In 1967, Jorgan Leth made a strange little film, a sort of faux anthropological study of the perfect human. The film watches the man as he does random things, like dance, walk, fall down, blink, eat. Leth does the voice over, and the result is a surreal but oddly pleasing 13 minute piece that is highly regarded by many film critics for its technical perfection. Leth's camera has amazing discipline, framing and zeroing in on exactly that which he chooses to reveal, and omitting anything extranneous.
Almost 40 years later, Leth's protege, Lars Von Trier, challenged Leth, the man he admired more than anyone else, to a very peculiar sort of duel. Von Trier would challenge Leth to remake "The Perfect Human" (which Von Trier had publically pronounced "the perfect film" years before) with certain restrictions intended to frustrate Leth. The result was a movie called "The Five Obstructions".

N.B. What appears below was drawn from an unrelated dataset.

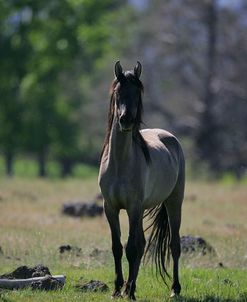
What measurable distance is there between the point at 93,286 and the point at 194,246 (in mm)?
3227

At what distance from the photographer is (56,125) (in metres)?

At first, the discussion between the two film-makers (shot as a documentary) as they dream up the obstructions together is warm but funny. Von Trier has a sadistic cunning at challenging Leth, and takes the older man's weaknesses, well known to him, to heart when challenging him. For instance, the first remake can't have any shot longer than 12 frames, and because Leth likes cigars, he has to film it in Cuba, a place he's never been before. As Leth worries on screen about how on earth he'll make a movie that's not spastic at 12 frames per shot, I sat and worried the same thing. How could such a film be enjoyable to watch?
Leth ably proves his mastery - the resulting short film is beautiful, sensual, intimate, and deeply rythmic. It was beguiling to watch. Von Trier seemed genuinely shocked when they watched it together that his hero and old teacher had turned the obstruction into a gift. In each successive attempt to foil Leth, he reaches deeper and deeper into his knowledge of Leth's psyche (not to mention a bag of dirty tricks) to make his projects impossible. One must be filmed in "the worst place on earth", which Leth decides is the red light district of Bombay, and must star Leth himself. As he drives through Bombay, Leth is accosted by a painfully thin young mother, begging for money. The scene is excruciatingly awkward, because he has nothing for her - and he comments to the camera, "This is just the thing Lars wants to see."

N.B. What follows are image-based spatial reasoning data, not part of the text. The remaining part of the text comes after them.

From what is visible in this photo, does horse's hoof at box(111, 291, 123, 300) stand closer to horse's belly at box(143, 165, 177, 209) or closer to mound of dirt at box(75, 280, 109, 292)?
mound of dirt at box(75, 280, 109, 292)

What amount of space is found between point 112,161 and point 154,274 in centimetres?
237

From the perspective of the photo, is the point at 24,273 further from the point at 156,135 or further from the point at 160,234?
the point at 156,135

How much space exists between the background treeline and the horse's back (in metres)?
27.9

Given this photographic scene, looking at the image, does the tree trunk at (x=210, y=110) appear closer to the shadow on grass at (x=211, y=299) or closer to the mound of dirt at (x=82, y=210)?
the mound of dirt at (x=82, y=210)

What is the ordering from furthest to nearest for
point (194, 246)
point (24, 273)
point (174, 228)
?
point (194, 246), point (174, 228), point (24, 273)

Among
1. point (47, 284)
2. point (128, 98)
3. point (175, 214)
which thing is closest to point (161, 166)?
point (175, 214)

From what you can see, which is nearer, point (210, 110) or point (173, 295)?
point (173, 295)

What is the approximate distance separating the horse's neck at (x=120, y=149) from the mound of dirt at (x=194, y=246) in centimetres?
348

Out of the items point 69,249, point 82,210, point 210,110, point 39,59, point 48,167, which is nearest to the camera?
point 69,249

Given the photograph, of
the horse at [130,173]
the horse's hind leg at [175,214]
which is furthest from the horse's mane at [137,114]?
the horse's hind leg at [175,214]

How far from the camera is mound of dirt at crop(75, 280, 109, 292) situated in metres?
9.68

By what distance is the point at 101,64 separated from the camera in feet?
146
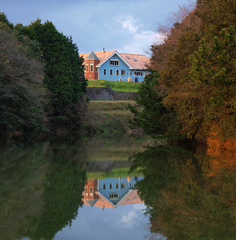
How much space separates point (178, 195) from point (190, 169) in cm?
524

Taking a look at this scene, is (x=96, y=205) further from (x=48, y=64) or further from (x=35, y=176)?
(x=48, y=64)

As each successive short film is invented, filmed, and then brought back in triumph to Von Trier, we see not only the astonishing breadth of Leth's masterful talent, but also the strength and sincerity of their friendship. Through their conversations with each other, we learn that Leth has sunk into a years-long depression, retreating from the world in retirement to Port-au-Prince. Von Trier has challenged him, not just to put proof to the manifestos of film-making that the two men have both written, but also to rescue his old friend and master from his own depression. Cajoling or comforting him would never work, but challenging his pride and talent would, and does.

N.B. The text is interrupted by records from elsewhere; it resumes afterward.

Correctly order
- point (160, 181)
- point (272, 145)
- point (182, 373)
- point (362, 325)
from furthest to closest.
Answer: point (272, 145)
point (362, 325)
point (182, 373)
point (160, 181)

The final obstruction is that Leth must read what Von Trier has written, and in no other way interact with the film, though he will be credited as director. It's a beautiful piece, a heartfelt letter written by Von Trier for Leth to read to him, accompanied by images which pay honor and tribute to the impossible obstacles that Leth has overcome not just with ease, but with consummate artistic poise. The documentary of the making of a series of movies about "The Perfect Human" has become a record of a perfect friendship. It is suffused with a sort of perverse empathy, that transcends simple sympathy and elevates the two men as not just colleagues in filmmaking, but wholly human. It is a documentary about humanity, perfect humanity.
You are looking at the perfect human. Look at him! Look at him now!